++++ ФРАГМЕНТ ДОКУМЕНТА

Лишь в 1956 году мне удалось выяснить, что в плен Стемпковская не попадала. Оставшись лицом к лицу с сотнями наступавших гитлеровцев, она погибла в открытом бою.

А спустя еще десяток лет стали известны дополнительные подробности последнего боя комсомолки.

Летом 1965 года пришло письмо из поселка Новоазовское Донецкой области. Пишет Трофим Савельевич Черный, бывший политрук 4-й роты 2-го батальона 216-го стрелкового полка: «Только что я прочитал в книге «Героини войны» ваш очерк... Я был политруком этой роты и единственным человеком, оставшимся в живых. Я очень хорошо помню Лену... Она перевязывала мне рану...»

Т. С. Черный долго числился пропавшим без вести. Потом пришла похоронная. Но Трофим Савельевич жив! Бежав из плена, он вступил в партизанский отряд, который впоследствии соединился с войсками нашей армии. Были новые бои, новые раны. А после войны офицер вернулся домой с боевыми наградами...

Воспоминания политрука Черного, свидетеля последнего боя комсомолки Елены Стемпковской, стерли белое пятно в истории ее подвига.

В комнату, где заседала приемная комиссия, вошла высокая девушка в синих сатиновых шароварах и такого же цвета майке. Нервно потряхивая остриженной под мальчишку головой и смешно отбивая надетыми на босу ногу спортивными тапочками, она замерла в трех шагах от стола. Весь облик вошедшей: и одежда, и четкий шаг, и положение «смирно», — казалось, говорил: «Смотрите, разве я не гожусь в солдаты?»

— Студентка первого курса исторического факультета Ташкентского учительского института Стемпковская Елена, — звонко отрапортовала она.

Сделав еще два шага, она резким движением извлекла из конверта аккуратно сложенные листки бумаги и, осторожно развернув их, положила на стол: заявление, комсомольская путевка и характеристика декана факультета.

Крепко сжались тонкие губы небольшого рта. Взгляд горевших надеждой зеленоватых глаз тревожно перебегал от одного майора к другому: «Неужели откажут?»

Но ей не отказали. Просмотрев бумаги, майор задал два-три вопроса, а потом сказал, что она принята, и велел прийти завтра утром.

++++++++
++++ ИСХОДНЫЕ ДАННЫЕ

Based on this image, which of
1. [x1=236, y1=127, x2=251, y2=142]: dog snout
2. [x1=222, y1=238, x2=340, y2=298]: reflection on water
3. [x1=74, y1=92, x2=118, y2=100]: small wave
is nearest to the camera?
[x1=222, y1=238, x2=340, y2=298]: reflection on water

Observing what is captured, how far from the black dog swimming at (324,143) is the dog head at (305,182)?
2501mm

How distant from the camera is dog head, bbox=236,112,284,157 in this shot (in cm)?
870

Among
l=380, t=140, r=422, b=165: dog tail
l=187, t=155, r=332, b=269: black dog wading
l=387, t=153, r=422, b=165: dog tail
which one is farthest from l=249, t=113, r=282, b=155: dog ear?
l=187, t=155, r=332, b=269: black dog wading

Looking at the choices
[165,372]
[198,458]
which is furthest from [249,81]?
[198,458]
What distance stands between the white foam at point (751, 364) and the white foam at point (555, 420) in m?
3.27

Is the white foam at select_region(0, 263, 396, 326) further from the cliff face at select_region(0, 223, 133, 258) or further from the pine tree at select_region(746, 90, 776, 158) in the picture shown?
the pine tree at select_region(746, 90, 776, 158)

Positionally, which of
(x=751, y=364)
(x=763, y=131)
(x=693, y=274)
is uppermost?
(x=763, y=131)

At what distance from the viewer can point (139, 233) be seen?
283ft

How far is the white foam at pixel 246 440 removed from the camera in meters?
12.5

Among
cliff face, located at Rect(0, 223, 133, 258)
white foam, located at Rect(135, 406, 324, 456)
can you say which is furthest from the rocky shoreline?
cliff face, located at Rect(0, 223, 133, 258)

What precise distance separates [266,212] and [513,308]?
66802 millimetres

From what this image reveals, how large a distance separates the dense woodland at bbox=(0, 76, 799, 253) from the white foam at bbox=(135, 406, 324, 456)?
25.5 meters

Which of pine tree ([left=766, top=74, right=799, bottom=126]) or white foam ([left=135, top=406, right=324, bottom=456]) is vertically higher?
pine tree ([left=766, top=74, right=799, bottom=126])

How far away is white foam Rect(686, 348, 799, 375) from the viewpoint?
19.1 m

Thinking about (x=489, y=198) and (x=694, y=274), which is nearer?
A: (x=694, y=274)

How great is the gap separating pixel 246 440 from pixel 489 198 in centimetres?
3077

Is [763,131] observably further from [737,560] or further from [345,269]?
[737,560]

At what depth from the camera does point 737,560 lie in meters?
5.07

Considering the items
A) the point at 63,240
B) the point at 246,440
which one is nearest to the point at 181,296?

++++++++

— ЦЕЛЬ 1 —
Кратко перескажите в виде списка абзац фрагмента документа, начинающийся словами «Т. С. Черный долго числился», сохранив основные факты.
— ЦЕЛЬ 2 —
Пожалуйста, выведите из фрагмента документа точный текст, начиная со слов «А спустя еще» и продолжая до слов «истории ее подвига.» включительно.
— ЦЕЛЬ 3 —
Кем был Трофим Савельевич Черный, согласно фрагменту документа?

— ПИСЬМЕННОЕ РЕШЕНИЕ 1 —
- Т. С. Черный долго числился пропавшим без вести, потом на него пришла похоронная, но он остался жив.
- Он бежал из плена и вступил в партизанский отряд, который позднее соединился с войсками нашей армии.
- Затем были новые бои и новые раны.
- После войны офицер вернулся домой с боевыми наградами.

— ПИСЬМЕННОЕ РЕШЕНИЕ 2 —
А спустя еще десяток лет стали известны дополнительные подробности последнего боя комсомолки.

Летом 1965 года пришло письмо из поселка Новоазовское Донецкой области. Пишет Трофим Савельевич Черный, бывший политрук 4-й роты 2-го батальона 216-го стрелкового полка: «Только что я прочитал в книге «Героини войны» ваш очерк... Я был политруком этой роты и единственным человеком, оставшимся в живых. Я очень хорошо помню Лену... Она перевязывала мне рану...»

Т. С. Черный долго числился пропавшим без вести. Потом пришла похоронная. Но Трофим Савельевич жив! Бежав из плена, он вступил в партизанский отряд, который впоследствии соединился с войсками нашей армии. Были новые бои, новые раны. А после войны офицер вернулся домой с боевыми наградами...

Воспоминания политрука Черного, свидетеля последнего боя комсомолки Елены Стемпковской, стерли белое пятно в истории ее подвига.

— ПИСЬМЕННОЕ РЕШЕНИЕ 3 —
Политруком 4-й роты 2-го батальона 216-го стрелкового полка.